Assim, o problema fundamental que o Contrato Social dava solução, segundo Rousseau, era o de “achar uma maneira de associação que defendesse e protegesse a pessoa e os bens de cada associado, pela qual, cada um, unindo-se a todos, obedecesse unicamente a si mesmo, sendo livre como antes”.
Com respeito ao soberano ou o governante, o filósofo afirmava (a meu ver infantilmente, na ocasião): “alicerçado nos indivíduos que o compõem, o soberano não pode ter os seus interesses contrários ao do povo, não tendo nenhuma necessidade de garantia com seus súditos, pois é impossível que o corpo, queira prejudicar todos os seus membros”.

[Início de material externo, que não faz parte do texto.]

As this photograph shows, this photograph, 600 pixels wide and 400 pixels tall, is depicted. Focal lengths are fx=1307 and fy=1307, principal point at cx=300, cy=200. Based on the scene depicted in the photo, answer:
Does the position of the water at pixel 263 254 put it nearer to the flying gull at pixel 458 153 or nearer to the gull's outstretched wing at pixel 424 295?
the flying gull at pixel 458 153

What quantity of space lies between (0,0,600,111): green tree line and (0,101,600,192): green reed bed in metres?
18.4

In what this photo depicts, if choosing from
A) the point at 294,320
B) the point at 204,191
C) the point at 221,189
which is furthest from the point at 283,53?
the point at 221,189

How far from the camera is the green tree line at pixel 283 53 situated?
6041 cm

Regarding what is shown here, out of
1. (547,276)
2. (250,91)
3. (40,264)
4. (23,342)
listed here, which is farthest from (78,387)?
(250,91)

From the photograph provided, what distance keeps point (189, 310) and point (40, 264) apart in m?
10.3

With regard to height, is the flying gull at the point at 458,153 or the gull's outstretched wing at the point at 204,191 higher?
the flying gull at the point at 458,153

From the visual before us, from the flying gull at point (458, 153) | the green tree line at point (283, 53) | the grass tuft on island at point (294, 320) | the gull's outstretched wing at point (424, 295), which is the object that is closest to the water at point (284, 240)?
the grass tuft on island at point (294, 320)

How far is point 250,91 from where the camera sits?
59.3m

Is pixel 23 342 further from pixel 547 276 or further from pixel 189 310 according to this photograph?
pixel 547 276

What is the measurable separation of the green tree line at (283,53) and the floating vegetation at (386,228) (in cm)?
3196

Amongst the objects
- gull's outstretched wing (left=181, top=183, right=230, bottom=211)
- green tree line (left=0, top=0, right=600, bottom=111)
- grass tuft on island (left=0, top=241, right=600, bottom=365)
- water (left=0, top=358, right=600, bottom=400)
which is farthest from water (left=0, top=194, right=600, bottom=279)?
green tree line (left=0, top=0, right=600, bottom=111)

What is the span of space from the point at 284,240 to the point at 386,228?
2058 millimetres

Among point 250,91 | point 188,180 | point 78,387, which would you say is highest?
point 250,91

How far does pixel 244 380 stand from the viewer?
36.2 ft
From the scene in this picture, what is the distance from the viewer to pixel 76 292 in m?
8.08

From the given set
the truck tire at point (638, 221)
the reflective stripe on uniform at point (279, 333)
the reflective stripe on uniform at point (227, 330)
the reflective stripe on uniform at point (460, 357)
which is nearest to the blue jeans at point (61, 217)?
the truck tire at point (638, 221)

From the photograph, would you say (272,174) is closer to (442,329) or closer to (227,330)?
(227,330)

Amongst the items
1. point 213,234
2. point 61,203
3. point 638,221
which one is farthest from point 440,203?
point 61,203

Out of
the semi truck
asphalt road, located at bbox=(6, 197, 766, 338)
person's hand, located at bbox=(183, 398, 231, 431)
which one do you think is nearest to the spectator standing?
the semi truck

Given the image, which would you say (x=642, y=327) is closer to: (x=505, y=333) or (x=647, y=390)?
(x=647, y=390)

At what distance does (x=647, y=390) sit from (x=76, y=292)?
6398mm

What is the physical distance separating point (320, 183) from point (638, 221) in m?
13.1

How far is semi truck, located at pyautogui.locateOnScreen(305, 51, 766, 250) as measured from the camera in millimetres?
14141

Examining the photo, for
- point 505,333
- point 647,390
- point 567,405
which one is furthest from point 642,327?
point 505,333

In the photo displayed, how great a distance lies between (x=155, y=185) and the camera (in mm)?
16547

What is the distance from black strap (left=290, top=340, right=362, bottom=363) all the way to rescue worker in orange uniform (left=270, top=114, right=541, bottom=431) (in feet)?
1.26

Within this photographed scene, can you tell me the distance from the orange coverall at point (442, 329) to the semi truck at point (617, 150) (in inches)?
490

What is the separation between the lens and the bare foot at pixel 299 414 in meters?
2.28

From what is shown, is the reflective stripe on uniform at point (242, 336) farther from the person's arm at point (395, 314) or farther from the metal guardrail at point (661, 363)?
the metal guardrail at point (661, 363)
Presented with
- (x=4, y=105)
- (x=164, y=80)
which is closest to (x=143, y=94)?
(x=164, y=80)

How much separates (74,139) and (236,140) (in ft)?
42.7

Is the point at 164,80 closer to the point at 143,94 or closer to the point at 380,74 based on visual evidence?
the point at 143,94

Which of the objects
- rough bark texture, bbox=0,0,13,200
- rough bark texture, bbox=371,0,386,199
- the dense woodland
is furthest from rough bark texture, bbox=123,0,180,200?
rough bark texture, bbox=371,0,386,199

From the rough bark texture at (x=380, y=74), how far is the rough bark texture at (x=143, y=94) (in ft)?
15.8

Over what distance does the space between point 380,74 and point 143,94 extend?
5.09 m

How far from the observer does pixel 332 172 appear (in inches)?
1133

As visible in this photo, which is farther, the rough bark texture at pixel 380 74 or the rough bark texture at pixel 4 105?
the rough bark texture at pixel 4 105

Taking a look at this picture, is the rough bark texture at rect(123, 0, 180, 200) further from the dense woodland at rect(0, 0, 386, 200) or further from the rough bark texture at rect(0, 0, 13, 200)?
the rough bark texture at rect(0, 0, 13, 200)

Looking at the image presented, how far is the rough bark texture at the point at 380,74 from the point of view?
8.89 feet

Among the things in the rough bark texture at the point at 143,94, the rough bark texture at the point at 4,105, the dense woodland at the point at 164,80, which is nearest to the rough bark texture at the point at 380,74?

Entretanto, para o filósofo (ainda de forma infantil e inocente, na ocasião) “se através do Contrato Social o homem se vê privado de muitas vantagens advindas da Natureza, ele passa a possuir outras que as compensam, como, por exemplo, as faculdades exercitadas e desenvolvidas, a ampliação de suas ideias, os sentimentos enobrecidos, etc. Com o Contrato Social o homem perderia a sua liberdade natural e o seu direito ilimitado a tudo que o tenta e que ele pode atingir; mas ganharia a liberdade civil e a propriedade de tudo o que possui”.
Embora o Contrato Social de Rousseau tenha sido citado, inúmeras vezes, por algumas de nossas autoridades – que, se alguma vez o folhearam, seguramente, não entenderam com profundidade suas teses - aquele contrato vigente, até então, em nosso país, já tendo sido rompido, unilateralmente, pelos próprios soberanos do momento e seus cortesãos, estaria à beira de ser rompido, também, pelos súditos, provocando a falência total da republica e de nossas instituições supostamente democráticas.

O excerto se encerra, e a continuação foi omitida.